Modern WisdomWhat Is The Fitness Menopause? | Modern Wisdom Podcast 173
At a glance
WHAT IT’S REALLY ABOUT
Escaping Bro Lifting: Navigating the ‘Fitness Menopause’ And Beyond
- The episode explores “fitness menopause” – the point where long-time gym bros and lifters become bored, disenchanted, or injured from years of bodybuilding-style training and begin questioning what they actually want from fitness. Chris Williamson and guests Jonny and Yusuf trace how a generation of Millennials got swept into low-skill, aesthetics-focused lifting via sites like T Nation and bodybuilding.com, only to later crave performance, health, and enjoyment over pure looks. They argue many people confuse liking exercise with liking bodybuilding and would be happier pivoting to other sports or modalities once basic strength and muscle are built. The conversation also covers injury-driven wake‑up calls, how goals shift with age, and why objective performance metrics beat purely subjective aesthetic judgment.
IDEAS WORTH REMEMBERING
5 ideasFitness menopause is the phase where long-time lifters outgrow bro-style bodybuilding.
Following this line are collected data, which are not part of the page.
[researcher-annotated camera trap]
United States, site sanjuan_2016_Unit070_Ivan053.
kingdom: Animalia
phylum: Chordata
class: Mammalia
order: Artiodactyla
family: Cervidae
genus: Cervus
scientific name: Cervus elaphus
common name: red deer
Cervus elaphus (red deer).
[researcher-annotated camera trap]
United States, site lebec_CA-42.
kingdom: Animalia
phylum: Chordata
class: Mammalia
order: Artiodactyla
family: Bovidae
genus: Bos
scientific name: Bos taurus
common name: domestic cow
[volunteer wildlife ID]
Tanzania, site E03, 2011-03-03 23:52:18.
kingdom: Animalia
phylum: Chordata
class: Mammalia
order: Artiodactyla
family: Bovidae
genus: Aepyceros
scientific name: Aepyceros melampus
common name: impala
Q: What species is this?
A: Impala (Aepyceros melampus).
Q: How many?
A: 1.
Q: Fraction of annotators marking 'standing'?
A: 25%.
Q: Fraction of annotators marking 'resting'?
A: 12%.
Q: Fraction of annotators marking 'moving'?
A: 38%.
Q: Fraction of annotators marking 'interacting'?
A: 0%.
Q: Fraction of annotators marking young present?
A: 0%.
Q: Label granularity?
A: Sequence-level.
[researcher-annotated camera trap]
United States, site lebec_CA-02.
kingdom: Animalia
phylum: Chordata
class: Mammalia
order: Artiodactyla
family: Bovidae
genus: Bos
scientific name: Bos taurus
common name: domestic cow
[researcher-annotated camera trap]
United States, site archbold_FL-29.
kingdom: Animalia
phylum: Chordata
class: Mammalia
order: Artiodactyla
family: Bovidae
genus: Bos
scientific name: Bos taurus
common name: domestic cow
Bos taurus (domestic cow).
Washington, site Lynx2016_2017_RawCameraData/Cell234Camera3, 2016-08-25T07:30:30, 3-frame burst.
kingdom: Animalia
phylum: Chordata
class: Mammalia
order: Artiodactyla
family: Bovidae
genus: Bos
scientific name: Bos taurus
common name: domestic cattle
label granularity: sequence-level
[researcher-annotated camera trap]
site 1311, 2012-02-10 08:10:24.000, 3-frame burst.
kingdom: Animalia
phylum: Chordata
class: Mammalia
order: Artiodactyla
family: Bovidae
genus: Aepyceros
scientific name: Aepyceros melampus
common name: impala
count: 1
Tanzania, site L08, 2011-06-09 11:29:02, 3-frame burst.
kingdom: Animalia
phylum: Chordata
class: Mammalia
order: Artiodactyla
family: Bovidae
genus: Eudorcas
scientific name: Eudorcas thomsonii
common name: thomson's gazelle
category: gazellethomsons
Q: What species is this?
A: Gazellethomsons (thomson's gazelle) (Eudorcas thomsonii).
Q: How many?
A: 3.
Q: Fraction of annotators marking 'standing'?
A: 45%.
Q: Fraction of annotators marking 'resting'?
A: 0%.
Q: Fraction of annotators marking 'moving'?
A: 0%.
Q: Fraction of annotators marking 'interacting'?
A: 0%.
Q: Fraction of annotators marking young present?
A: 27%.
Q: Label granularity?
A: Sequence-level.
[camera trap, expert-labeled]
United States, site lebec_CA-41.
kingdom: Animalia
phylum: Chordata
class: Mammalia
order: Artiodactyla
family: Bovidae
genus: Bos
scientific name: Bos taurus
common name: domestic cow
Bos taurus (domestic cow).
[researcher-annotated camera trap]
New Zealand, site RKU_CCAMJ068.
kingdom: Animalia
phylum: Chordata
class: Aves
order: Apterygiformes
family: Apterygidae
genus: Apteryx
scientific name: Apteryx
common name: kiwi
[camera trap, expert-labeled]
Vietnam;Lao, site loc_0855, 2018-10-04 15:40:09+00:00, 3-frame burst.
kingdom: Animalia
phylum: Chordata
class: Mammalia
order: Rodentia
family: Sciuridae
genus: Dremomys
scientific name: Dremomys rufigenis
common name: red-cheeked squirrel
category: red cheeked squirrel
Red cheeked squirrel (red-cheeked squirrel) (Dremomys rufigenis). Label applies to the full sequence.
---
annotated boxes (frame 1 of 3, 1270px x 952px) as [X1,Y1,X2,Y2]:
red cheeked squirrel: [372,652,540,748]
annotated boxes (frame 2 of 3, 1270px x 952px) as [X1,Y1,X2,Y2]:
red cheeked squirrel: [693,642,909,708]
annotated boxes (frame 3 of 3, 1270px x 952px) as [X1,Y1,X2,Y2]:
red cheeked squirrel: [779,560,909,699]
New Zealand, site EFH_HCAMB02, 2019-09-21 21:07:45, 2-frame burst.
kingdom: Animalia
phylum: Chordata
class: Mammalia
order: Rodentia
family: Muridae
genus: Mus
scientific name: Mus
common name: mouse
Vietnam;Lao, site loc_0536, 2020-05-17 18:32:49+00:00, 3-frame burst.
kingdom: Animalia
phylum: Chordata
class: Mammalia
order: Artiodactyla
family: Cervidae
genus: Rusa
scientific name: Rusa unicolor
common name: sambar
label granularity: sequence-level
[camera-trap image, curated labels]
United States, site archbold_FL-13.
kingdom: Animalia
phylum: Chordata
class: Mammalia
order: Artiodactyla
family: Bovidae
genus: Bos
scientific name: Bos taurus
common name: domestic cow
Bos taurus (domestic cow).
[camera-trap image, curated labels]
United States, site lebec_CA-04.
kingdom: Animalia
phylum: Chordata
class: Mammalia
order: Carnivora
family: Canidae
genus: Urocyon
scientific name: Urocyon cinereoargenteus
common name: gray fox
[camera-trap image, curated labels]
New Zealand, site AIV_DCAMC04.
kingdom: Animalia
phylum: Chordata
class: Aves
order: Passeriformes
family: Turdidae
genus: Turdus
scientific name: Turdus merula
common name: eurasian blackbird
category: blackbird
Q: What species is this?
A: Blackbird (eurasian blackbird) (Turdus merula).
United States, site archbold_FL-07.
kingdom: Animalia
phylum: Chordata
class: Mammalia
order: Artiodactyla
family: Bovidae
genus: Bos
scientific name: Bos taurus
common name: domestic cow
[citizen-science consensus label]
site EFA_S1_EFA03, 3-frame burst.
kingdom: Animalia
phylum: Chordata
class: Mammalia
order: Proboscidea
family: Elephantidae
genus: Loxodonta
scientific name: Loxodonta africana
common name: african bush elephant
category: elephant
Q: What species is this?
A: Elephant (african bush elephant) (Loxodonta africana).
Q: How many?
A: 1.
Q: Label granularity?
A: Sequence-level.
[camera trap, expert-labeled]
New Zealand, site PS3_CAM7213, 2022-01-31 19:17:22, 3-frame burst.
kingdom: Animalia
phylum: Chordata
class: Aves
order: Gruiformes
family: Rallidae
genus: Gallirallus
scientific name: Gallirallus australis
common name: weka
After years of chest days, curls, and chasing aesthetics, many lifters hit their late 20s–30s, get bored, feel unfit, or accumulate injuries, and realize their current style of training is no longer fulfilling or sustainable.
Bodybuilding is popular because it’s low-skill, low-barrier, and highly rewarding socially.
You can teach a total beginner to do biceps curls quickly, get visible ‘pump’ rewards, and set your own standards for form, which makes it psychologically easier than complex sports like Olympic lifting or running-based sports.
Most people don’t love bodybuilding; they love what they think it will give them.
The hosts stress that many attach to a training style because of promised outcomes—abs, big lifts, social media validation—not because they genuinely enjoy the training itself, which explains why big goals often feel anticlimactic once achieved.
Objective performance goals age better than purely aesthetic ones.
Sports like powerlifting, CrossFit, or endurance events provide clear, external metrics (weights, times, reps) so you know you’re progressing, whereas bodybuilding relies on subjective judgment from yourself or judges, which can be psychologically draining.
A basic strength and muscle foundation is still essential before branching out.
They argue that most untrained people would massively improve health, injury risk, and quality of life by building enough muscle and strength to do bodyweight squats, push-ups, and basic barbell work before worrying about complex sports or ‘fitness menopause.’
WORDS WORTH SAVING
5 quotesDo you like bodybuilding training, or do you like exercise? Because those are not the same thing.
— Chris Williamson
Everybody wants to be a bodybuilder, but nobody wants to lift no heavy-ass weight.
— Yusuf (quoting Ronnie Coleman and expanding on it)
I would much sooner not be bothered about being lean because I’ve been lean, than not be bothered about being lean because I gave up.
— Chris Williamson
It’s one of the most depressing things about bodybuilding as a sport that… the way it’s ultimately judged is by a subjective panel of judges’ preference.
— Yusuf
If you’ve been training less than two, three years, you are nowhere near the fitness menopause.